• Problem to solve: Pull out each line of the entries below that contains the string "shirt", and copy those lines in full. Case counts: a line matches only if its capital and small letters are the same as the string's.

• Given records:
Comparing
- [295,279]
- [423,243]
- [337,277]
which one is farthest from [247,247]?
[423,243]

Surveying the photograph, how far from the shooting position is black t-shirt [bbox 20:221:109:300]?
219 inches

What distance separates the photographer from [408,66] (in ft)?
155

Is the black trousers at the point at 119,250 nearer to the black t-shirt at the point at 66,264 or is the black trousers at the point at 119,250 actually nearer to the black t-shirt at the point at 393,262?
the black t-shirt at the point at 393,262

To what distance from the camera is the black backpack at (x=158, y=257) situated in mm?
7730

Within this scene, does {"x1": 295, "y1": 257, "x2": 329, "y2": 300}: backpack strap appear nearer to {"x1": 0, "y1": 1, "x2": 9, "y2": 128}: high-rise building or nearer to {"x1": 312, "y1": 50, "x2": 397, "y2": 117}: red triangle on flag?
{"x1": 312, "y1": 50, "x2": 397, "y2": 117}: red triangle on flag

...

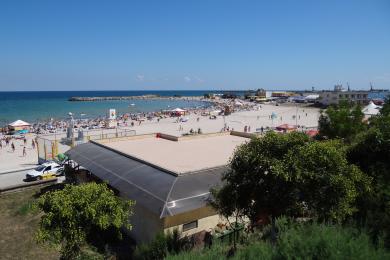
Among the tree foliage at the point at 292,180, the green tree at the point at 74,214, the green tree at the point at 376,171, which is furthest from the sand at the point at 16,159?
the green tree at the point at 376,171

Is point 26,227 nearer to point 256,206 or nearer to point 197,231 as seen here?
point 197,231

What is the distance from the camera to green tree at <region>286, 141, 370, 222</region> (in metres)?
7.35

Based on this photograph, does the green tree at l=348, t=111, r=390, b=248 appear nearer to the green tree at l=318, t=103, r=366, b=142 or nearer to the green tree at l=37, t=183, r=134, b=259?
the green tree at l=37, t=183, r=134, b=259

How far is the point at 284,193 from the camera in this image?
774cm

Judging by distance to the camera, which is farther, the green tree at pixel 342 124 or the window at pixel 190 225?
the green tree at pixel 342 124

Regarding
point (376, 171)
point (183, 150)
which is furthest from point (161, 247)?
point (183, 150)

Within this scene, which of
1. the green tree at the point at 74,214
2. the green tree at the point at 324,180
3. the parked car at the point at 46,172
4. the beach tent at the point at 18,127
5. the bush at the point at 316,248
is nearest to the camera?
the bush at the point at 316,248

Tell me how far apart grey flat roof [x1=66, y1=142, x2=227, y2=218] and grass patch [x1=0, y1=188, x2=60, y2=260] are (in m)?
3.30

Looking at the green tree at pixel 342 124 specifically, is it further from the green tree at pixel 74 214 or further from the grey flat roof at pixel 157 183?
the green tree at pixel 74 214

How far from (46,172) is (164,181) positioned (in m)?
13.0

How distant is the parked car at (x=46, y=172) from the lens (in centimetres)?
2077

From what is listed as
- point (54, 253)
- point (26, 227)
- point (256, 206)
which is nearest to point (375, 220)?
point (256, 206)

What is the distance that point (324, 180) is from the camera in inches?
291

---

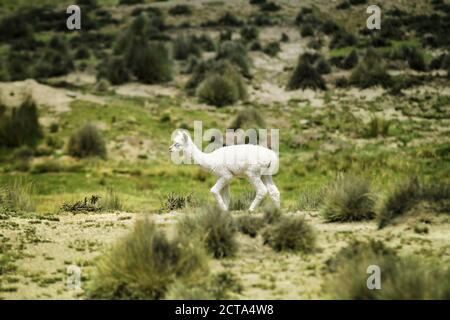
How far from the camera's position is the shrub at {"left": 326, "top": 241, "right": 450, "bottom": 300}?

• Complete answer:
Surveying the photograph, how far from the shooting position is black t-shirt [bbox 20:221:109:300]?
Is the black trousers at the point at 119,250 nearer to the black t-shirt at the point at 66,264 or is the black trousers at the point at 119,250 actually nearer to the black t-shirt at the point at 393,262?
the black t-shirt at the point at 393,262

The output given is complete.